A Blog by the Editor of The Middle East Journal

Putting Middle Eastern Events in Cultural and Historical Context

Wednesday, July 10, 2013

A Week After the Army Moved, the Army Speaks Softly, But Uses its Big Stick

This morning's Washington Post headlines emphasized the appointment of a Prime Minister and a Vice President in Egypt; other headlines around the world are emphasizing how the Public Prosecutor is going after senior Brotherhood figures, including the Supreme Guide. The emphasis seems to be on the civilian sector: President names a Prime Minister, Public Prosecutor (not the Army) charges the Supreme Guide. While General Sisi has not been completely invisible, but he's not exactly been at center stage, either.
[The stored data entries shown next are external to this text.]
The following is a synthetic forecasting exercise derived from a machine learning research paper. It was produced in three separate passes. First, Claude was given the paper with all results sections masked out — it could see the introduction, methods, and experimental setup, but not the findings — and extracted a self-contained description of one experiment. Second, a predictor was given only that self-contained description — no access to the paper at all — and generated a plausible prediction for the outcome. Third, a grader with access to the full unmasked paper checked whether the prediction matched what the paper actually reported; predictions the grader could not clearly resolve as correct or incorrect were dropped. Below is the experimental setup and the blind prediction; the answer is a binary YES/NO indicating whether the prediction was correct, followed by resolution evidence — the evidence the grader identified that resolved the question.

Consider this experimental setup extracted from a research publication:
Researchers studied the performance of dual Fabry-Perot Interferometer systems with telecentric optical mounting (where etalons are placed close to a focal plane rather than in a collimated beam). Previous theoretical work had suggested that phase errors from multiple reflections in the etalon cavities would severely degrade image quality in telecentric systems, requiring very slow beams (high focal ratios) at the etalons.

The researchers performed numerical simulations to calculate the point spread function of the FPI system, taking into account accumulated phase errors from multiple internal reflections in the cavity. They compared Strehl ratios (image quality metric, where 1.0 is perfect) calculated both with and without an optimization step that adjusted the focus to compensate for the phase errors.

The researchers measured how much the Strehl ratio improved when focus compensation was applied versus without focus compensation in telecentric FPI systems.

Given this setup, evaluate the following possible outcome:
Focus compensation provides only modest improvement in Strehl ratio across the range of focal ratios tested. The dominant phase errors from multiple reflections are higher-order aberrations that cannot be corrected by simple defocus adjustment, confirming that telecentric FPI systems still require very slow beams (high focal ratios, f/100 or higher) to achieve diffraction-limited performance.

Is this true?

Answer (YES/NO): NO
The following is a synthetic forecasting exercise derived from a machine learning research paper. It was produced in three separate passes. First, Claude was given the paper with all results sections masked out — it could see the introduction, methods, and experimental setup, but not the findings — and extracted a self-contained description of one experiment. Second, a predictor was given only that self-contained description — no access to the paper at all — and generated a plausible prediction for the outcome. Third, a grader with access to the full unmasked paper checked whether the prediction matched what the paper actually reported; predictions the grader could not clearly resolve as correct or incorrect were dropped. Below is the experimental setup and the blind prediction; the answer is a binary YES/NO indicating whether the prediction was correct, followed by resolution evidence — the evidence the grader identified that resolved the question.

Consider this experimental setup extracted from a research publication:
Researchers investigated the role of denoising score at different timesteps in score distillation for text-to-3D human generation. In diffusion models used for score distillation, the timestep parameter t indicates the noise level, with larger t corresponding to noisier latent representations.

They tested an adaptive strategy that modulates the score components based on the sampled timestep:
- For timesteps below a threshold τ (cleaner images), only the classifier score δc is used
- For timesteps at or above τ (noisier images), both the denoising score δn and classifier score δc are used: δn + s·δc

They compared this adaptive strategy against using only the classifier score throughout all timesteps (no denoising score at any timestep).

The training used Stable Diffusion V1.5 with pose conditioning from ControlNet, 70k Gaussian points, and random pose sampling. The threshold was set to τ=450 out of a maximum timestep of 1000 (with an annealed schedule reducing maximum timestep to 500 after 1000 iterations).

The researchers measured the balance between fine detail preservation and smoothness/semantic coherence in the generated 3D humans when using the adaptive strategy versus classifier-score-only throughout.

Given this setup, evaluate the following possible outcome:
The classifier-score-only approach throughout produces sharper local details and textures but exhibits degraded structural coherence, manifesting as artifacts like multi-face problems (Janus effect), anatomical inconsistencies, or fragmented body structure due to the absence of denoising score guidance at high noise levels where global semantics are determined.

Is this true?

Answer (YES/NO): NO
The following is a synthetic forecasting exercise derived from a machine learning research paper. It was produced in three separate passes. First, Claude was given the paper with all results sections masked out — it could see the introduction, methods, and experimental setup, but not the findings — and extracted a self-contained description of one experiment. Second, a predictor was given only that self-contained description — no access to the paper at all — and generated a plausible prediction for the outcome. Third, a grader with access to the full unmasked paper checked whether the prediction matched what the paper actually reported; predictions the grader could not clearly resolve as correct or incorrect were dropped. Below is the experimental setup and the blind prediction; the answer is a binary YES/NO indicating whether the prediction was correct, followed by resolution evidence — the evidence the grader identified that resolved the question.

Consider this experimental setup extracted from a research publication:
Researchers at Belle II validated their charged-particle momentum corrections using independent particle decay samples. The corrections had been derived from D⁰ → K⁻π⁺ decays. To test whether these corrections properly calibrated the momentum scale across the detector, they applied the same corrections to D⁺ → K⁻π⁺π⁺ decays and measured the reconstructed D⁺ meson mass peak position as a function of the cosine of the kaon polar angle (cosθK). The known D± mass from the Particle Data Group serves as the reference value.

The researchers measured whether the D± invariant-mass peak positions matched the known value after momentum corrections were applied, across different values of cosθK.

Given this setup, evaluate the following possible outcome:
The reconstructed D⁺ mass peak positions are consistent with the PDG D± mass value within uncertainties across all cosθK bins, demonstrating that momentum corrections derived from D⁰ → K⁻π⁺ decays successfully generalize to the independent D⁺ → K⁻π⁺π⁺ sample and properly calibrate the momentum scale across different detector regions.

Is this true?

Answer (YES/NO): YES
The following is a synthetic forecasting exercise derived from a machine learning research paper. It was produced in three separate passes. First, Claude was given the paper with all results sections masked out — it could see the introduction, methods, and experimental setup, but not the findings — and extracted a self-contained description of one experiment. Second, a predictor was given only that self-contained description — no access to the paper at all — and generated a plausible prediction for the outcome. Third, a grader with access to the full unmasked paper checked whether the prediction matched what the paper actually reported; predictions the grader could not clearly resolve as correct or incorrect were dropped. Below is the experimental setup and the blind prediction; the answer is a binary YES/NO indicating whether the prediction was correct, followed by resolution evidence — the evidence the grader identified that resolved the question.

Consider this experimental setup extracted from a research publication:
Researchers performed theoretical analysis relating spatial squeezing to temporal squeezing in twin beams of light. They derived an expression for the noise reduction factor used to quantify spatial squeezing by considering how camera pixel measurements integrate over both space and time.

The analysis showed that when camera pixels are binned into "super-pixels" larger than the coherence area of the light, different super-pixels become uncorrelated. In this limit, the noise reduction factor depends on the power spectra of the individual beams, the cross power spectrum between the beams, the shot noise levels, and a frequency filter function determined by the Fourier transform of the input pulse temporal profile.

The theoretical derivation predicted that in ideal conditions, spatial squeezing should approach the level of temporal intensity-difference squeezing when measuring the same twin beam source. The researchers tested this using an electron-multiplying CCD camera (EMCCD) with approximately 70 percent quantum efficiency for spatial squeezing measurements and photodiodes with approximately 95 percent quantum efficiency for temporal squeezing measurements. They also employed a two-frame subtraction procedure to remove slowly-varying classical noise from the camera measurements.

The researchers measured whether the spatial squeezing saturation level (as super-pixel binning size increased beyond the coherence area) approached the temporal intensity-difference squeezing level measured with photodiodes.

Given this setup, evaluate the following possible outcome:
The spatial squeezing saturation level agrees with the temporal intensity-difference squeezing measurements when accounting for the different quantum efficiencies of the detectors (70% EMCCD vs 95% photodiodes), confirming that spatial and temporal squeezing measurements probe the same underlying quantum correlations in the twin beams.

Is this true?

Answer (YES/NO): NO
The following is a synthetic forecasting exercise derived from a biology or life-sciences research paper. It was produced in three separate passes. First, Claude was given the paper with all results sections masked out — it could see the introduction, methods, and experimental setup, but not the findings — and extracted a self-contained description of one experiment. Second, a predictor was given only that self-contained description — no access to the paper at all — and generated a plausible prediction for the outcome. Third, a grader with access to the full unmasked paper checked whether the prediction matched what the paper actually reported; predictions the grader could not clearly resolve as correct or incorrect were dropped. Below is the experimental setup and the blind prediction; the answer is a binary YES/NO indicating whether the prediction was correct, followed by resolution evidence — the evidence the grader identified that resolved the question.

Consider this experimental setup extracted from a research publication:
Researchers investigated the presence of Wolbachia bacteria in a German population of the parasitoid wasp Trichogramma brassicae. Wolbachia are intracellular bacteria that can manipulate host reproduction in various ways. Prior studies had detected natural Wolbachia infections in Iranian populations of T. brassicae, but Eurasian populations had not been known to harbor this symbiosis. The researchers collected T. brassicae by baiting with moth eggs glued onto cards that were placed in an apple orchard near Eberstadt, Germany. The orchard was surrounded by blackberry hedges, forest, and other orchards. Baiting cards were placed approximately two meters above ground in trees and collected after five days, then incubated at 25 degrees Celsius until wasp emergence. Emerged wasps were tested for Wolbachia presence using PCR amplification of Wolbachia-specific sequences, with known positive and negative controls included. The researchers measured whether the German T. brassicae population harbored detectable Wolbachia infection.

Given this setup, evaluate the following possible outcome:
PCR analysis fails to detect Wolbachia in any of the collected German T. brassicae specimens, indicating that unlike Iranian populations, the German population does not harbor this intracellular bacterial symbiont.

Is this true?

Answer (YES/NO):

Pay some attention to the uniformed men behind the curtain. The Egyptian Armed Forces may not have fought a war in nearly 40 years (except for a division-sized contribution to Desert Storm), but it is large and wields enormous influence in Egyptian society. Laura Dean at The New Republic scoffs at the idea of civil war, given the strength of the Army.

I agree that a full-scale civil war would be dampened down quickly by the Army and the equally potent Interior Ministry forces. But the profound polarization so many are noting, with the secularists acting as if the Brotherhood will now simply go away, is likely to mean that the Army will have to play a major role.

The irony is that the same secular liberals who were denouncing the battles at Mohammed Mahmoud Street and Maspero in 2011-2012, demanding the fall of SCAF, are again proclaiming that "the Army and the people are one hand." Maybe, but occasionally that hand turns into a fist, The fact that the transitional government is seeking to amend the 2012 constitution rather than replace it is  testimony to the fact that the Army (and the judiciary) plan to hold on to the perks they were given by the Brotherhood in that Constitution.  The Army is going to protect its own interests, first of all.

The efforts to dismantle the Brotherhood, despite initial rhetoric about working with all elements, suggest the Army may play rough at times. Besides closing the Brotherhood's TV stations and seeking to arrest its leaders (and Morsi's "preventive detention" by the Republican Guard, whose mission was to protect the President), raise some concerns, though again the Brotherhood's call for an uprising provides plenty of excuse. The Shura Council-appointed editors of Al-Ahram have now been replaced.

The Brotherhood proved arrogant and authoritarian. They have been replaced by the Army, which is sometimes arrogant and by nature authoritarian. The Army may, indeed, entrust power to a civilian government and oversee early elections. I hope so. But as Omar Robert Hamilton notes in the suitably titled "Selective Memories," many liberals seem to have already forgotten the events of less than two years ago.

Abdel Fattah Sisi is no Gamal Abdel Nasser, though he seems slightly more comfortable with public speaking than Field Marshal Tantawi did.

I hope that the insistence that this was a revolution, not a coup is borne out over time. But the next President should remember what the Caesars learned the hard way in Rome: if you rely on the Praetorian Guard to gain power, remember that they may tire of you in time.


1 comment:

Anonymous said...

The removal of a freely elected president by the army isn't a revolution. It's a coup. Plain and simple.

If logic wasn't enough evidence, then one only has to look at the evidence. The Army without consultation with the protestors has "given" the new president wide spread powers and has appointed Mubarak fulul to write the new constitution, to key positions within the judiciary, etc.

If it walks like a duck, quacks like a duck, it's not Thomas Jefferson.